EXERCISE TASK>
Reproduce exactly the line in which "From where the camera sits, how" occurs and all the lines after it, ending with the last line.

START

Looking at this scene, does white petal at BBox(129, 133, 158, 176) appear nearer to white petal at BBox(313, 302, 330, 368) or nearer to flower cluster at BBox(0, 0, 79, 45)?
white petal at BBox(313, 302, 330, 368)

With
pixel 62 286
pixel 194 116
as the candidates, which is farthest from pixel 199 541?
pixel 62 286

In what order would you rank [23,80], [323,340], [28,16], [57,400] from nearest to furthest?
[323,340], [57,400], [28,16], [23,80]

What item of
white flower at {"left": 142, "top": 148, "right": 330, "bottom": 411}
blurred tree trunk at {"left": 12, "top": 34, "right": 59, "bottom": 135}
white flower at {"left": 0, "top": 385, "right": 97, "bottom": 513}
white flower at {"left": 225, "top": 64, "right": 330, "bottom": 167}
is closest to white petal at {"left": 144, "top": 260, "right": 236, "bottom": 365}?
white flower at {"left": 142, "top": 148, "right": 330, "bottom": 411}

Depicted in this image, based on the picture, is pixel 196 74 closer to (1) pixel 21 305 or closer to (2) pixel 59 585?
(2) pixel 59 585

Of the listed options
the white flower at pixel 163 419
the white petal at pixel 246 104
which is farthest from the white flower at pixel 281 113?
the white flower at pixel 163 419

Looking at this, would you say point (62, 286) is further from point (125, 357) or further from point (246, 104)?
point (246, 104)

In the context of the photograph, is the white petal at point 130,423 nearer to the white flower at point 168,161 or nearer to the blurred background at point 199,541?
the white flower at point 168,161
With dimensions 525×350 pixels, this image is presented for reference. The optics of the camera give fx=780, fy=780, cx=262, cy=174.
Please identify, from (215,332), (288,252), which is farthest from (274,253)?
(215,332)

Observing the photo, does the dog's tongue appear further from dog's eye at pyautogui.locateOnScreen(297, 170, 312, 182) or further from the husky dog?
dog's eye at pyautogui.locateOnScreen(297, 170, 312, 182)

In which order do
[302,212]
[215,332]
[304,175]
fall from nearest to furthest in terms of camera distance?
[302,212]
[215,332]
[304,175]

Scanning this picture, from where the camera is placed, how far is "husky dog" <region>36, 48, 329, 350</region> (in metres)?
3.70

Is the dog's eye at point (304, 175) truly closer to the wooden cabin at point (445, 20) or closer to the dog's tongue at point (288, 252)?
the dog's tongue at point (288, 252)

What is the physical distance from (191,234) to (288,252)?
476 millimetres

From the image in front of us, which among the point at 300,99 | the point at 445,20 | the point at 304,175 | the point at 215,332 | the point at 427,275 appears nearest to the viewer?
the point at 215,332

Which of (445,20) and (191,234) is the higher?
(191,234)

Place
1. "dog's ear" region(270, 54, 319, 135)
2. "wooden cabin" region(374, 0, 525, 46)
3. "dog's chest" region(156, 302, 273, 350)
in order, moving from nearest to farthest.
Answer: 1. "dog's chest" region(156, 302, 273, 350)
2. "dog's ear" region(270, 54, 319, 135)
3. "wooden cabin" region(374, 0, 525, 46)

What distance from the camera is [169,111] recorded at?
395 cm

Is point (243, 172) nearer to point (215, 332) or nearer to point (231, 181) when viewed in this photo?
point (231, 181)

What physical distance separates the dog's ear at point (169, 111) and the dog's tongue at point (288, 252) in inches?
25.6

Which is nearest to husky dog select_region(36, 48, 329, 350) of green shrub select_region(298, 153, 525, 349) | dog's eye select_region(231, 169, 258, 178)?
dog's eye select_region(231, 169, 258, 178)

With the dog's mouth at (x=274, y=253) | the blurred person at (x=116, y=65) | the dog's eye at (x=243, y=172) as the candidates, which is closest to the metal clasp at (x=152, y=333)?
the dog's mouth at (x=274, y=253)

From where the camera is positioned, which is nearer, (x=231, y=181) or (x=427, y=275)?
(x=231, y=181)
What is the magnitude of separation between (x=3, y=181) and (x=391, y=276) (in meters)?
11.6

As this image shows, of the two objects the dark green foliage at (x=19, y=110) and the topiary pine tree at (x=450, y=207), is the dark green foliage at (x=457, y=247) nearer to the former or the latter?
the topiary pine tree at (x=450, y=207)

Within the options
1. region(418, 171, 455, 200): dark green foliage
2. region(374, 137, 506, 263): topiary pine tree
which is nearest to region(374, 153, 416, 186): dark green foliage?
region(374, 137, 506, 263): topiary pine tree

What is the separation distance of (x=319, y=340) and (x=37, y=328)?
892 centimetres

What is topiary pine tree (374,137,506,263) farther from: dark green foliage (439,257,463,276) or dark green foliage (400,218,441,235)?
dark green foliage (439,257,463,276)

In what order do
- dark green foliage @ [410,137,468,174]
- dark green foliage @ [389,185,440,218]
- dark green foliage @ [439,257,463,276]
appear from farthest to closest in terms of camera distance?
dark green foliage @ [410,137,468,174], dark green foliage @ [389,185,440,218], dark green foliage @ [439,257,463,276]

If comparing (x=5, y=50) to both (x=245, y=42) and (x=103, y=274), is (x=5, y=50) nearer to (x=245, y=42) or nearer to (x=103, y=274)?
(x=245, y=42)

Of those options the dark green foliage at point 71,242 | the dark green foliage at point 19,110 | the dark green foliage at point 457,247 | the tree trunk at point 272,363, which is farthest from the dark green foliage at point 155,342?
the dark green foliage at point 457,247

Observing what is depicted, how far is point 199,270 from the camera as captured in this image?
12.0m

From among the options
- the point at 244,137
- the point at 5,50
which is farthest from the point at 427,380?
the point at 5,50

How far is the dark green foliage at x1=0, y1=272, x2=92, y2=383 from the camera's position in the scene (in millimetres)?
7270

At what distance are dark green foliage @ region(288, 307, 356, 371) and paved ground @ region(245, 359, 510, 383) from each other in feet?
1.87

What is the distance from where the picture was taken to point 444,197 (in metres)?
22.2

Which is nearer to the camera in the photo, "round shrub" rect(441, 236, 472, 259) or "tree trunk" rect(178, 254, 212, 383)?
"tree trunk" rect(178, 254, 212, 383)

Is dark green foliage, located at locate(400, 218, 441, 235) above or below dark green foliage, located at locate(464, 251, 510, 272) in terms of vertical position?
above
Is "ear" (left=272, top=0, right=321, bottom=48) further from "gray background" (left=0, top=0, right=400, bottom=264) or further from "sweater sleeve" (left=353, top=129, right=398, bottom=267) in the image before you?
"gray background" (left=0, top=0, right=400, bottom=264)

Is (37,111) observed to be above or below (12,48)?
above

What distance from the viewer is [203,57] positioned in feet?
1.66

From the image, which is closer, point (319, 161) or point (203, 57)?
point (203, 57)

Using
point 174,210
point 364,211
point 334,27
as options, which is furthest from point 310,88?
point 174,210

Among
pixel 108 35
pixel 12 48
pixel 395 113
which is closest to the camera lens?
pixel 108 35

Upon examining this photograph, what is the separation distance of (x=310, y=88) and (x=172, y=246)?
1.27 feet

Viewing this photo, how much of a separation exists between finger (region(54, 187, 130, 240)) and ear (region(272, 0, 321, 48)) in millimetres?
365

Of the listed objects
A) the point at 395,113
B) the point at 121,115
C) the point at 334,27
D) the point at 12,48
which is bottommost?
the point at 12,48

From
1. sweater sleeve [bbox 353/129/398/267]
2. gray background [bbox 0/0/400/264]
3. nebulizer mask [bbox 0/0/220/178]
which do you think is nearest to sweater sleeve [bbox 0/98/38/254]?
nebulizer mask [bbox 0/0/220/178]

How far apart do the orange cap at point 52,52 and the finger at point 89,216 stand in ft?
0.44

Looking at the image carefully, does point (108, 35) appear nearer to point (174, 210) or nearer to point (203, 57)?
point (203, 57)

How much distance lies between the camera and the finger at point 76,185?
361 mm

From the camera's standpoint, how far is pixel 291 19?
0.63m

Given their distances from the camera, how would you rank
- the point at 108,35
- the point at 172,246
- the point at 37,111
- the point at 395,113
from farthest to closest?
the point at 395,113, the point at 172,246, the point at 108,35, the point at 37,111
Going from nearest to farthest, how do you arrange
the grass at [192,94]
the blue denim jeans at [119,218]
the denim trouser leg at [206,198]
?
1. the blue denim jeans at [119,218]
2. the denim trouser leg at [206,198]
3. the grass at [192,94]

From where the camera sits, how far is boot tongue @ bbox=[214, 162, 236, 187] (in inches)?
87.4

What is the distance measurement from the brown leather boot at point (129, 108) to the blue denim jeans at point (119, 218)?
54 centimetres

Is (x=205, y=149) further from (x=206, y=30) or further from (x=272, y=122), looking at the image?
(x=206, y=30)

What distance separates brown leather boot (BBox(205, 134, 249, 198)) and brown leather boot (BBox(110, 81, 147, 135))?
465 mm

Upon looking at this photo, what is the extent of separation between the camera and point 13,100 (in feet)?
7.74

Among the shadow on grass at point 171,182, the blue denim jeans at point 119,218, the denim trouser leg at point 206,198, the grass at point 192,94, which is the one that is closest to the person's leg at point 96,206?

END

CORRECT ANSWER>
From where the camera sits, how far is boot tongue @ bbox=[214, 162, 236, 187] (in inches)?
87.4

What is the distance measurement from the brown leather boot at point (129, 108) to the blue denim jeans at point (119, 218)?
54 centimetres

Is (x=205, y=149) further from (x=206, y=30) or further from (x=272, y=122), looking at the image?
(x=206, y=30)

What distance separates brown leather boot (BBox(205, 134, 249, 198)) and brown leather boot (BBox(110, 81, 147, 135))?
465 mm

Upon looking at this photo, what is the extent of separation between the camera and point 13,100 (in feet)?
7.74

Among the shadow on grass at point 171,182, the blue denim jeans at point 119,218, the denim trouser leg at point 206,198, the grass at point 192,94, which is the one that is closest to the person's leg at point 96,206?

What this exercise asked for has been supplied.